> COSA FARE
Copia parola per parola una parte del brano sulla supernova: parti dalle parole che contengono "L’ultima supernova esplosa" e fermati dopo "di una supernova.".

L’ultima supernova esplosa nella nostra galassia di cui abbiamo ragionevole certezza risale agli anni intorno al 1870. La data non è sicura in quanto non vi sono registrazioni dell’evento: non è stata vista. Ma la cosa non ci deve stupire, è esplosa nella regione del Sagittario, vicino al centro della Galassia, dove gas e polveri hanno assorbito la sua luce impedendo le osservazioni nel visibile (le uniche possibili all’epoca). L’evento è stato scoperto solo recentemente, dunque molti anni dopo essere accaduto – circa 140 – grazie a osservazioni dei suoi resti, nella banda radio e nella banda X. Nel 1985, usando il Very Large Array, David Green dell’Università di Cambridge (UK) e collaboratori trovarono, osservando la regione del centro della Via Lattea, una sorgente radio estesa – ma relativamente piccola – che interpretarono come il resto di una supernova.

> DATI GREZZI
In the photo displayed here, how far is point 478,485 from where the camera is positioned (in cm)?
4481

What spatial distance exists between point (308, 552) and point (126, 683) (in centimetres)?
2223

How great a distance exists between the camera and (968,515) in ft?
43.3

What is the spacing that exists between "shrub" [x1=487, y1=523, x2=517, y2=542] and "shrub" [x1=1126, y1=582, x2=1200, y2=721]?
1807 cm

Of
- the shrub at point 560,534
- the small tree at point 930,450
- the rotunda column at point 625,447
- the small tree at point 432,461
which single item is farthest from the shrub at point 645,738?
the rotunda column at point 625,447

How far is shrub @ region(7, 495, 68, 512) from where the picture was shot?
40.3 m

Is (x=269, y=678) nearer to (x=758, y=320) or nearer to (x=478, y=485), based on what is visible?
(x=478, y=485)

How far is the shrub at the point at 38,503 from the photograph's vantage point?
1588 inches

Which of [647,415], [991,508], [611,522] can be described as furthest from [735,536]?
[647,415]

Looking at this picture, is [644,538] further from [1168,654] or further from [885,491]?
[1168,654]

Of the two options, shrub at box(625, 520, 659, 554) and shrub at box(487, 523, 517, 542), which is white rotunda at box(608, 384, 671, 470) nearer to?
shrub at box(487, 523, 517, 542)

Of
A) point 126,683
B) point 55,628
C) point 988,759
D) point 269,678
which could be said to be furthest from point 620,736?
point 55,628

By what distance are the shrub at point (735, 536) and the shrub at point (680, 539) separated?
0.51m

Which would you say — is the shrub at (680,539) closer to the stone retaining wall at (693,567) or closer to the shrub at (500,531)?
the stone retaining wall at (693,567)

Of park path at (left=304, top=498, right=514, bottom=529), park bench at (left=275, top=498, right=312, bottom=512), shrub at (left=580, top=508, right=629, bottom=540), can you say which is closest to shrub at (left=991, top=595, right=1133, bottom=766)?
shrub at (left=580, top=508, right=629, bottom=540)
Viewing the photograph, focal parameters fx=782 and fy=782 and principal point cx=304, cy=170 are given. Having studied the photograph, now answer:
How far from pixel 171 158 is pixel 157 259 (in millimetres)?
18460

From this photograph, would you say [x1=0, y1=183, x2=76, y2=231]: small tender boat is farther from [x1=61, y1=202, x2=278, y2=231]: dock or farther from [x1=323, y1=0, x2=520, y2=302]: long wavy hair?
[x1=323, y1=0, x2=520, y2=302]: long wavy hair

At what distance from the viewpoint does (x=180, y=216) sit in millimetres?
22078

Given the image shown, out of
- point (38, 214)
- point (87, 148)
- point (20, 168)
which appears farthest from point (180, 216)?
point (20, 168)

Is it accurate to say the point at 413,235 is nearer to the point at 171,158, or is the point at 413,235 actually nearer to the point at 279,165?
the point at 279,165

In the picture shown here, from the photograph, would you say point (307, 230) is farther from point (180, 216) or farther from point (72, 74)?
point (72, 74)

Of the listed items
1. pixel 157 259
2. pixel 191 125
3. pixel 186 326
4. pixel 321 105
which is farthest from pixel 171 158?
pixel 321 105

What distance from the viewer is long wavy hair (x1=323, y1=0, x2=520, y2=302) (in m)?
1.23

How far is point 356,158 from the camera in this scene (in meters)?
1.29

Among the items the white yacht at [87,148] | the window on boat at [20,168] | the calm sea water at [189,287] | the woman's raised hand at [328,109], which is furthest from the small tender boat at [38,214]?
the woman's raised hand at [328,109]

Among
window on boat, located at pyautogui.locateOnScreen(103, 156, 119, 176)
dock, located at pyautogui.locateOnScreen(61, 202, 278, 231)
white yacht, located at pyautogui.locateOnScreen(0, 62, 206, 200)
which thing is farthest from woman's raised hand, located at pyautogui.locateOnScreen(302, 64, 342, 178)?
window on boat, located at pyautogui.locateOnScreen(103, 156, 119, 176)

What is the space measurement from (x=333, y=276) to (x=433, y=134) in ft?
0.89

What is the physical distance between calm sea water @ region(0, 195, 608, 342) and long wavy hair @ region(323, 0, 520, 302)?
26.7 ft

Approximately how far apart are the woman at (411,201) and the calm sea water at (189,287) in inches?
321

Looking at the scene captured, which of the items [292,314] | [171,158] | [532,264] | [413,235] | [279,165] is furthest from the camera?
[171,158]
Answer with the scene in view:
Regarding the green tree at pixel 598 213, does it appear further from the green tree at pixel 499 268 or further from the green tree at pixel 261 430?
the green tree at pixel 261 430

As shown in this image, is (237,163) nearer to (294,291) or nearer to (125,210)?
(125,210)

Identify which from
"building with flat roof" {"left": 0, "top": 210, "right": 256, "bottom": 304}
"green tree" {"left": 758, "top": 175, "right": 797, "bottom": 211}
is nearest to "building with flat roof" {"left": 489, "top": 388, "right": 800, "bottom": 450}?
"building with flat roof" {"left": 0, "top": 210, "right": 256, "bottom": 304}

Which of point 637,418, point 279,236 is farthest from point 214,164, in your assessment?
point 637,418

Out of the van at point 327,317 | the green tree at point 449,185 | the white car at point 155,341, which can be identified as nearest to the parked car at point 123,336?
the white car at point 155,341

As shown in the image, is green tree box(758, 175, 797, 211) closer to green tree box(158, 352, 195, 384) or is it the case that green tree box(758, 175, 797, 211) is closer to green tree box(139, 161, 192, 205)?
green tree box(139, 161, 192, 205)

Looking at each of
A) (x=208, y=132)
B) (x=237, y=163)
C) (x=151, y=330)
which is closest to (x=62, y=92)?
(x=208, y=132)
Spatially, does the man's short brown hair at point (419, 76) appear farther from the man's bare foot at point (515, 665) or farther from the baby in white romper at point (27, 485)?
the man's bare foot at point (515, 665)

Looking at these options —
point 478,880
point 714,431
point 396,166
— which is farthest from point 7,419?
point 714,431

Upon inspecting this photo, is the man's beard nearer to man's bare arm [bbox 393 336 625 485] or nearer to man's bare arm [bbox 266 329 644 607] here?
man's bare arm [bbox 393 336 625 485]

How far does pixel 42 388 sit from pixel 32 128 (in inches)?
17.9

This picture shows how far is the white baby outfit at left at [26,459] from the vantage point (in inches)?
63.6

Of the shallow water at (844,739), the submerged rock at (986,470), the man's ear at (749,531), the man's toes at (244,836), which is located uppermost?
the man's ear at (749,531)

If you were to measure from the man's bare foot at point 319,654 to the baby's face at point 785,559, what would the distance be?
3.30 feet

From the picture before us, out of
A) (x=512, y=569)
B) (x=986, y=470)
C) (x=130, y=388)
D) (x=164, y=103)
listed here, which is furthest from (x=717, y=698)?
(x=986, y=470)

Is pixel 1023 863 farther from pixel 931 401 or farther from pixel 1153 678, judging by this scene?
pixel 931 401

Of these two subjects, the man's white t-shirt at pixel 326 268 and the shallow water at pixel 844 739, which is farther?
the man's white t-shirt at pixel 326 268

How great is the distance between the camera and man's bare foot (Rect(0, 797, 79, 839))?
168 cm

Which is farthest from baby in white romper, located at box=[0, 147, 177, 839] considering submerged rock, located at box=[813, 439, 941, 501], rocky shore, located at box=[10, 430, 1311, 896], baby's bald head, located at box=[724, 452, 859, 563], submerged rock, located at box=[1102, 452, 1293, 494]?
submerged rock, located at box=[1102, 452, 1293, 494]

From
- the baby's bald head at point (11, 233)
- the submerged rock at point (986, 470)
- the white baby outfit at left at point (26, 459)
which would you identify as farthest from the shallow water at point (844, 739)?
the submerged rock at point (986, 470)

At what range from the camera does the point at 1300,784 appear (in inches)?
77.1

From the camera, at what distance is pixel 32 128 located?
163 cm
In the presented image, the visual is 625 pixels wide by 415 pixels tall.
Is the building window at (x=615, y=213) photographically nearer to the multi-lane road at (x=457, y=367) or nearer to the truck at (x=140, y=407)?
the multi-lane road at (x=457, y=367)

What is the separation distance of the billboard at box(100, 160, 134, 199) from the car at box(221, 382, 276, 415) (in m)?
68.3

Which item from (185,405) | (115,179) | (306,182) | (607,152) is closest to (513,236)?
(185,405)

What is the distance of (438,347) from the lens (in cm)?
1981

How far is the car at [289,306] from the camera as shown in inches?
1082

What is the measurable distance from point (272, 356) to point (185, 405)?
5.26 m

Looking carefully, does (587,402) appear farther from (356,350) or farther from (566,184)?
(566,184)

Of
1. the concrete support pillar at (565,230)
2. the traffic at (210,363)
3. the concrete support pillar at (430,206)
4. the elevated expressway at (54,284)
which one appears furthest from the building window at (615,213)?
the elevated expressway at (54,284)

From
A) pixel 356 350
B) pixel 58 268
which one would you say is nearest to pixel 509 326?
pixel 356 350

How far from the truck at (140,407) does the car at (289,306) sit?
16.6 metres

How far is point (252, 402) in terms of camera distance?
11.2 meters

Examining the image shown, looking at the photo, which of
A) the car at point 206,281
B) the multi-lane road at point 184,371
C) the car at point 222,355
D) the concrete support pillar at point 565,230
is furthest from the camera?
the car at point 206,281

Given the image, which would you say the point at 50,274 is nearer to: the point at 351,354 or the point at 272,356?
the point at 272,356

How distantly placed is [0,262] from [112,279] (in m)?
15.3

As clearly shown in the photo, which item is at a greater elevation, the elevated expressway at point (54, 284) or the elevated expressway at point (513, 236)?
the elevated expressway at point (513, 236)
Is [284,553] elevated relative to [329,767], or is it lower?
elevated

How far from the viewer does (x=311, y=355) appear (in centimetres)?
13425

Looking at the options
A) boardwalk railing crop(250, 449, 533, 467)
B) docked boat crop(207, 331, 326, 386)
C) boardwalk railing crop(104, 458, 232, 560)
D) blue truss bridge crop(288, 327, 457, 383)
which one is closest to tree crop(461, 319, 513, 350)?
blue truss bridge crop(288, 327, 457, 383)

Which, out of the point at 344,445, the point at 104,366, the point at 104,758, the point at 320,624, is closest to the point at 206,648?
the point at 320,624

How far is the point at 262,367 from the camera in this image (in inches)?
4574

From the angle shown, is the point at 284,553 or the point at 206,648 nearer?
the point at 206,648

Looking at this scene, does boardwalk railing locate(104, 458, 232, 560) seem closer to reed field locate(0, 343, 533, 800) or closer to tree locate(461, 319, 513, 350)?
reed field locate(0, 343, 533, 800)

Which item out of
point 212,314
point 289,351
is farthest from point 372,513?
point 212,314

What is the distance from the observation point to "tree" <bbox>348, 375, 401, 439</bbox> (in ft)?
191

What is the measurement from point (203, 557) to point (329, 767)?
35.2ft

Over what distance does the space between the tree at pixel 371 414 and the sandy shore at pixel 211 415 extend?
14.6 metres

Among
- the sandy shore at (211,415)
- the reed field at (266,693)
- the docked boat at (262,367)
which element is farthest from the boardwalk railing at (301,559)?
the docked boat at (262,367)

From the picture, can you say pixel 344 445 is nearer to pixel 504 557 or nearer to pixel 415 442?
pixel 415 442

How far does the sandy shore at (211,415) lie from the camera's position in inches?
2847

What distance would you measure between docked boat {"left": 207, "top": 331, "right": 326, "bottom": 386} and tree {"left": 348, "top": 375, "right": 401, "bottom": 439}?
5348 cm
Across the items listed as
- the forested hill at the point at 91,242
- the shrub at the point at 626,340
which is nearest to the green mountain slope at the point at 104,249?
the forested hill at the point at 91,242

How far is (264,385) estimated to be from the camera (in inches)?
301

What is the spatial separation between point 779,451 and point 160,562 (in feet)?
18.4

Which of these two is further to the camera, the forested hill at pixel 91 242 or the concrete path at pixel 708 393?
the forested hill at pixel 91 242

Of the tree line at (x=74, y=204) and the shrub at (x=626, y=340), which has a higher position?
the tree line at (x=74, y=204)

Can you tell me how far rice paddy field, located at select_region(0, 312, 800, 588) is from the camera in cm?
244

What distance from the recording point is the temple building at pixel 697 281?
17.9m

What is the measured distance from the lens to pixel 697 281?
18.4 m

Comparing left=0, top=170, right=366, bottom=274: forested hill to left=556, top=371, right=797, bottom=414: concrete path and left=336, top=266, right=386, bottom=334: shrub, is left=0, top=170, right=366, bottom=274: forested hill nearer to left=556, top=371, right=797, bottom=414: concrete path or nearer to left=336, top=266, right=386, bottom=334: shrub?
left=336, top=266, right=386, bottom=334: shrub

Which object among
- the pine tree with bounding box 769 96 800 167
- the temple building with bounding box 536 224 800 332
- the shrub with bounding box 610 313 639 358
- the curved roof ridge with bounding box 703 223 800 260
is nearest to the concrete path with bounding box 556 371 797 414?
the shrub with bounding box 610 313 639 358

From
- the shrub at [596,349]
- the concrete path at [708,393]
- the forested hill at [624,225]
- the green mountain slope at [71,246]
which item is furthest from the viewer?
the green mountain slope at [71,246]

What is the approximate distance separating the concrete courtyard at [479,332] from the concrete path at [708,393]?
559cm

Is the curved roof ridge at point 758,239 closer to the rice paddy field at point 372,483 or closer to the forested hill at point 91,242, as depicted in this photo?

> RISPOSTA
L’ultima supernova esplosa nella nostra galassia di cui abbiamo ragionevole certezza risale agli anni intorno al 1870. La data non è sicura in quanto non vi sono registrazioni dell’evento: non è stata vista. Ma la cosa non ci deve stupire, è esplosa nella regione del Sagittario, vicino al centro della Galassia, dove gas e polveri hanno assorbito la sua luce impedendo le osservazioni nel visibile (le uniche possibili all’epoca). L’evento è stato scoperto solo recentemente, dunque molti anni dopo essere accaduto – circa 140 – grazie a osservazioni dei suoi resti, nella banda radio e nella banda X. Nel 1985, usando il Very Large Array, David Green dell’Università di Cambridge (UK) e collaboratori trovarono, osservando la regione del centro della Via Lattea, una sorgente radio estesa – ma relativamente piccola – che interpretarono come il resto di una supernova.